> _Task objective_: Copy only the lines between the one containing "Modern hallway with" and the end of the records, both included, leaving out pictures.

(Items from a dataset)
******************************

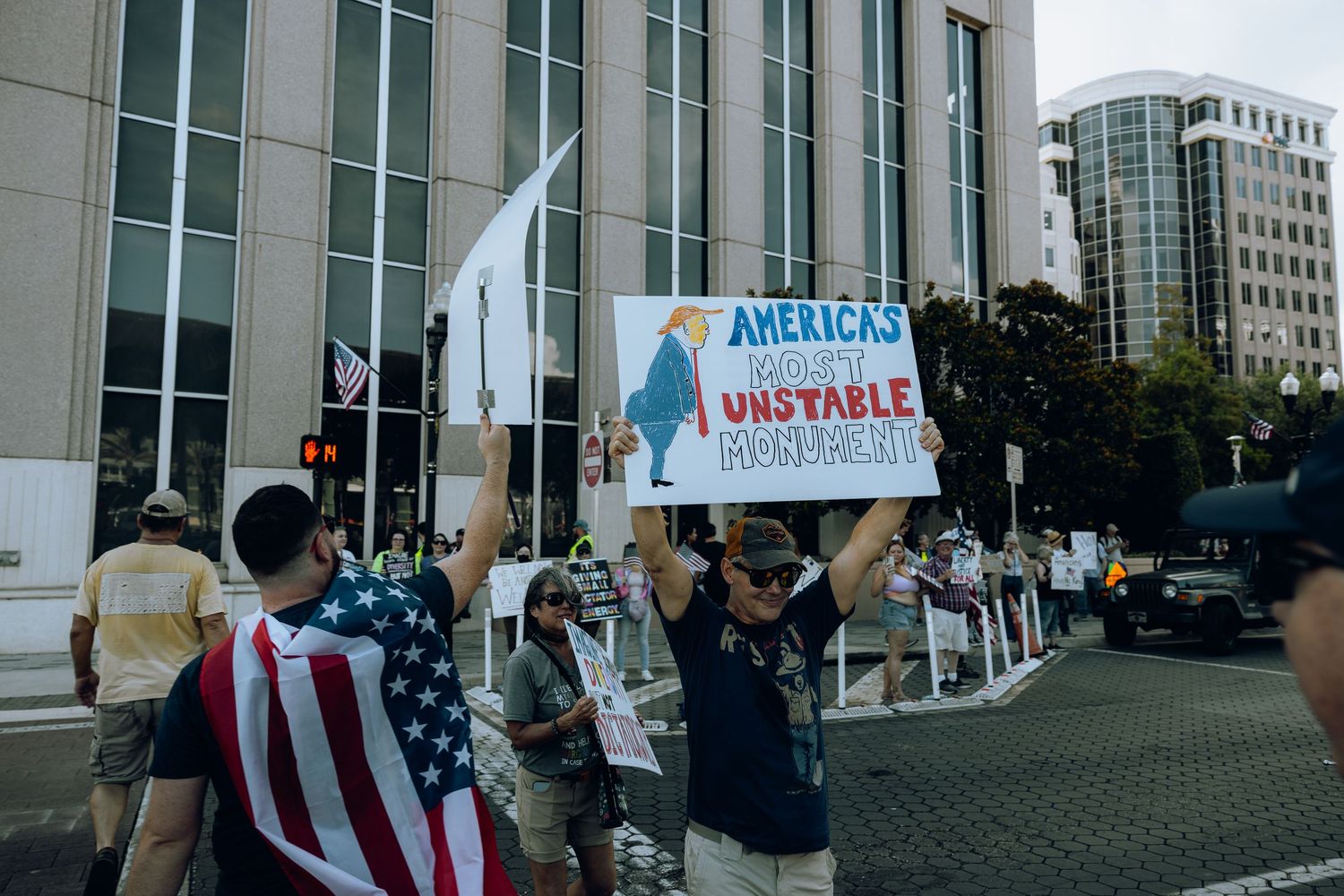 Demonstrators holding protest signs in front of modern office building.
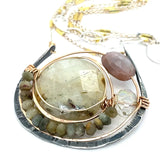 A Prehnite faceted coin gemstone with a mauve faceted moonstone set in bronze hammered wire inside a textured darkened sterling pendant, accented with green cat's eye faceted gemstones and a crystal finish.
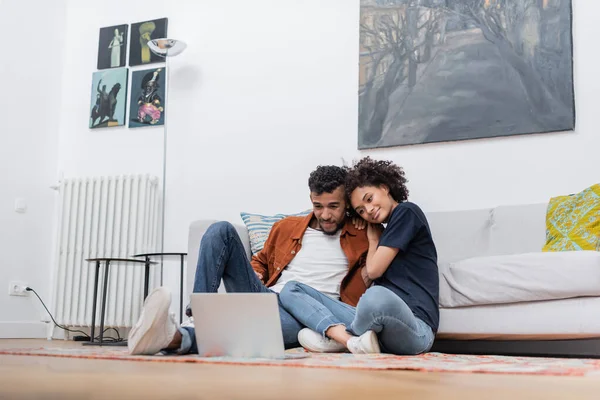 Alegre africano americano pareja sentado en alfombra y viendo película en laptop - foto de stock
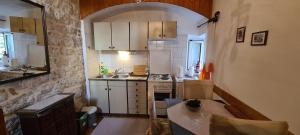 a small kitchen with a sink and a stove at House Old town stone house in Stari Grad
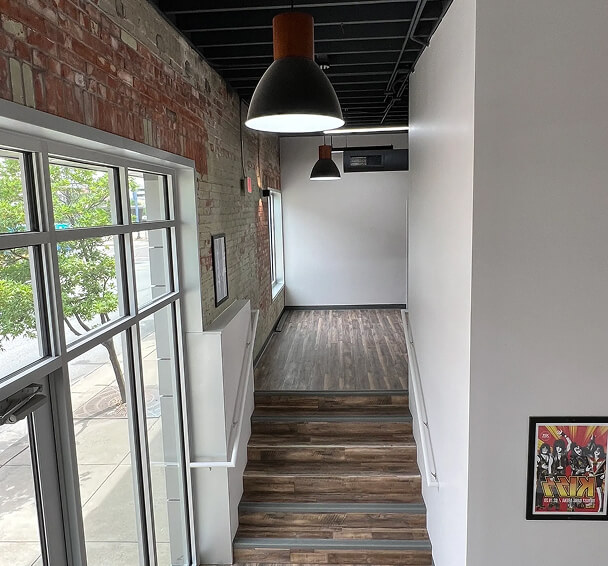 Modern hallway with exposed brick and white walls, featuring wooden floors and black pendant lights. A large window shows a tree-lined street. Urban vibe.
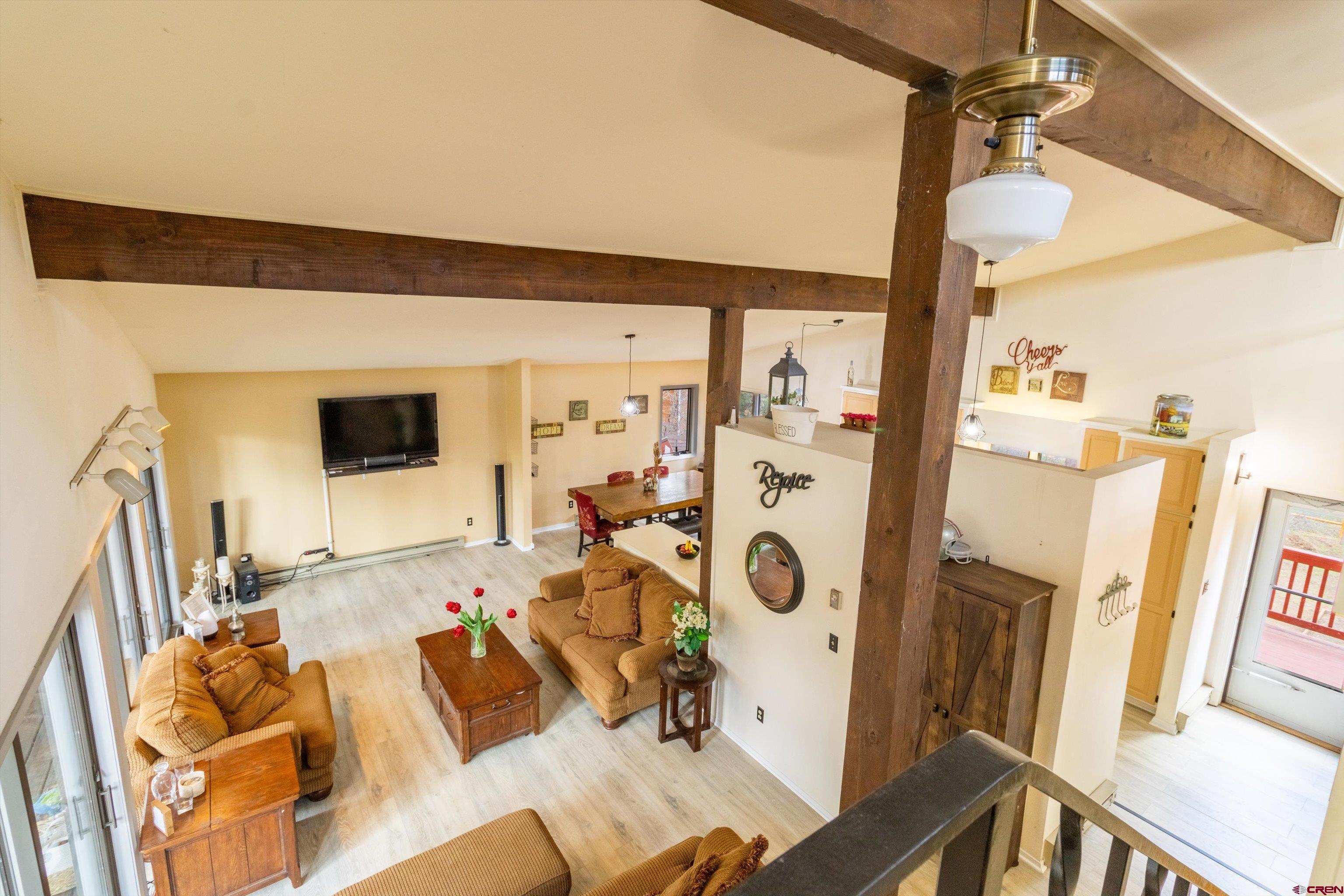 67 Pine Ridge Loop Durango, CO 81301 - Photo 21 of 35 a living room with furniture and a flat screen tv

******************************

> _Solution for this exercise_:
 Modern hallway with exposed brick and white walls, featuring wooden floors and black pendant lights. A large window shows a tree-lined street. Urban vibe.
 67 Pine Ridge Loop Durango, CO 81301 - Photo 21 of 35 a living room with furniture and a flat screen tv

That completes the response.